Do you know why your priest postures change during the mass? Do you know why/when he faces East (the apse) and faces the people at the celebration? Have you (been) asked that question? In this piece, I will address some aspects of that very important theological question.
During the mass the priest’s posture changes alternatively between facing the people (“misa versus populum”) and facing the apse (“misa versus apsidem”) which is the East, front of the Church. What we do in the liturgy is a consequence of who and what we are before God. Since the human body shares in the dignity of the ‘image of God’, in the Liturgy the sanctification of the man is signified by signs perceptible to the senses, and is effected in a way which corresponds with each of these signs. That action is principally an exercise of the priestly office of Jesus Christ before the Father in heaven, while in the earthly liturgy we take part in a foretaste of that heavenly liturgy which is celebrated in the holy city of Jerusalem toward which we journey as pilgrims.

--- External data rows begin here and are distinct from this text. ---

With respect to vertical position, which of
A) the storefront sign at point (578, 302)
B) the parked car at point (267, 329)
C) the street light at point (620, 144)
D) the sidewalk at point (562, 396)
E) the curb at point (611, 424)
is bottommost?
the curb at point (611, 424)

There are two primary ways in which Christians in their worship in the first centuries of the faith embodied this communal pilgrimage toward heaven:
* By facing one another for proclamation and dialogue; the priest in the first centuries’ era faced the people during the Liturgy of the Word so as to fulfill his role, which was to act “in the name of Christ” (in persona Christi), both when proclaiming the gospel to them and during those parts of the Mass when he prays in dialogue with them.
* By facing east for the Eucharistic prayer. Priests in the first centuries’ era almost universally faced east, the direction of rising sun, during the Eucharistic prayer, anticipating thereby the glory of Christ’s return to earth. In most churches, this also meant that they faced the apse, with the people. Acting again in persona Christi, priests embodied the fact that Christ the Priest became completely as one of us when he journeyed toward the cross and invited us to follow him.
What we do in worship is a reflection of who we are — an understanding that the first Christians expressed through their liturgical posture. When the priest proclaims the readings versus populum, he embodies Christ as Prophet — something is lost when he proclaims the readings away from them, even if that posture has symbolic meaning. When he turns toward the people and leads them in dialogue, he embodies Christ as King — again, something is lost when he speaks to them without turning toward them, even if his posture versus apsidem has symbolic meaning.
Yet unless the priest embodies the spiritual principle of turning versus Deum per Iesum Christum (turning to God through Jesus Christ), by assuming the same eastward posture as do the members of the congregation, then it becomes more difficult to see reflected in him the humility by which he embodies Christ as Priest, who, as Saint Anselm pointed out, can serve as our mediator precisely and only because he is fully one of us.
And he no longer necessarily faced east in expectation of the return of Christ. Instead, he always faced the apse, which was taken to represent the east, regardless of whether the church was so constructed that by celebrating versus apsidem he was facing literal, geographical east.